La voz de Sherrod continuaba sin piedad.
– La policía sospecha que unos atracadores sorprendieron al joven doctor Tregiere, que acababa de pasar una jornada agotadora de guardia en el hospital Beth Israel, en la parte alta de la ciudad. Se encontraba en casa durmiendo durante el día, en el momento en que la mayoría de los apartamentos están vacíos. A las seis de esta tarde una amiga con la que estaba citado para cenar lo halló muerto, a causa de una paliza. En el momento de transmitir esta emisión no se sabe que haya habido ninguna detención.

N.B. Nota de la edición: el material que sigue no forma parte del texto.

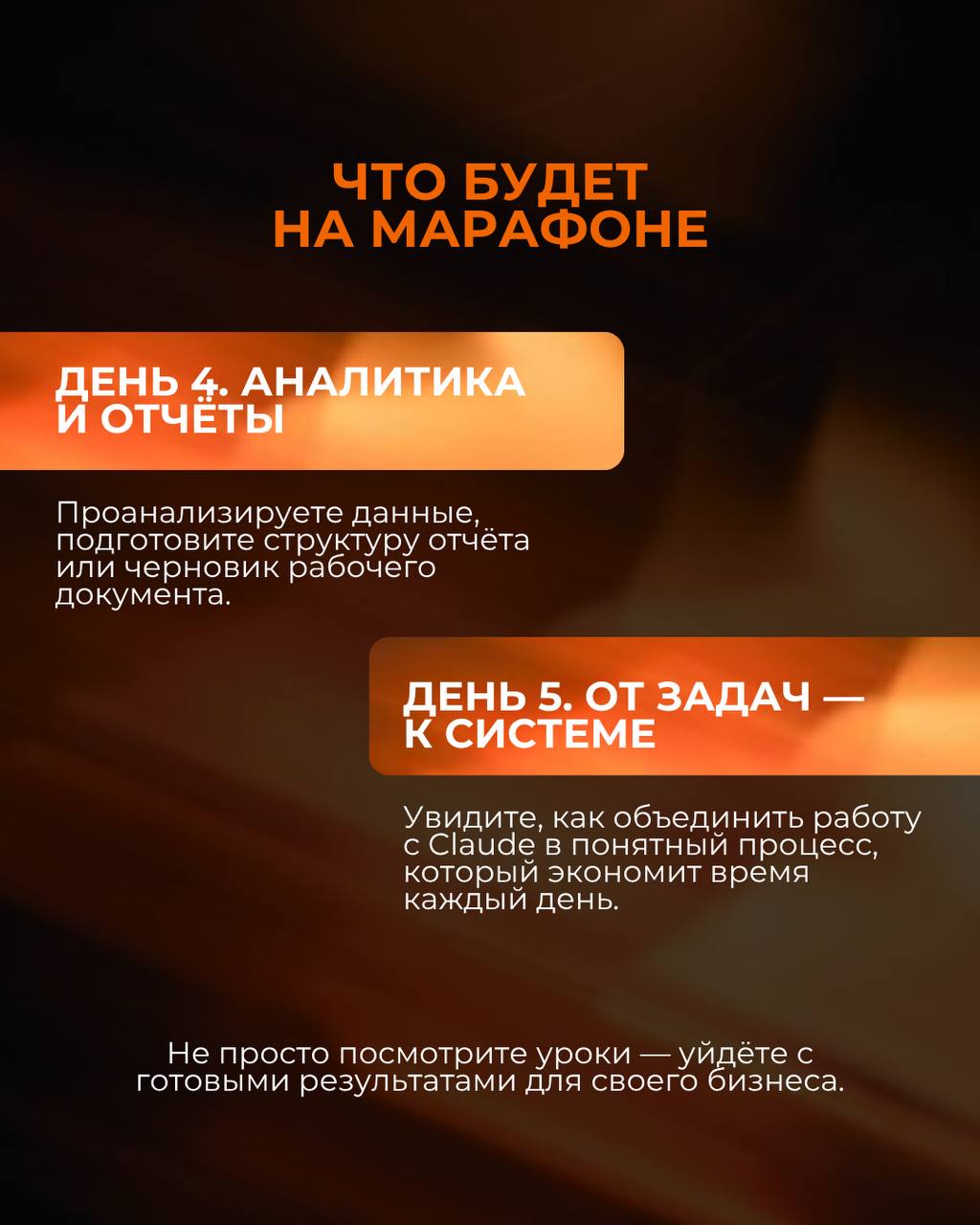 ЧТО БУДЕТ
НА МАРАФОНЕ

ДЕНЬ 4. АНАЛИТИКА
И ОТЧЁТЫ

Проанализируете данные, подготовите структуру отчёта или черновик рабочего документа.

ДЕНЬ 5. ОТ ЗАДАЧ —
К СИСТЕМЕ

Увидите, как объединить работу с Claude в понятный процесс, который экономит время каждый день.

Не просто посмотрите уроки — уйдёте с готовыми результатами для своего бизнеса.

La imagen cambió a una mujer histérica y anoréxica, encantada con las empanadas de salchichas light. Malcolm. Aquello no había sucedido. Pero no; aquello era tan real como la mujer sonriente y sus hijos frenéticos comiendo salchichas. Cambié el canal y puse el WBBM, el canal de noticias de Chicago. La historia era idéntica.
Sentí la pierna derecha húmeda. Miré hacia abajo y vi que había dejado caer el vaso de vino. El champán había empapado mis vaqueros y el vaso yacía en pedazos en el suelo. Cristal barato que no estallaba, sólo se rompía.
Lotty no debía saber nada, como no fuera que la hubiesen llamado del hospital. Tenía un ramalazo de intelectual arrogancia europea y nunca leía los periódicos de Chicago ni veía las noticias. Toda la información que recibía del mundo le llegaba a través del The New York Times y el The New Statesman. Ya habíamos discutido sobre ello en otras ocasiones. Eso está bien si vives en Nueva York o Manchester. ¿Pero es que Chicago no existe a tu alrededor? ¿Vas por ahí con la nariz levantada y la cabeza en las nubes porque eres demasiado buena para la ciudad que te da de comer?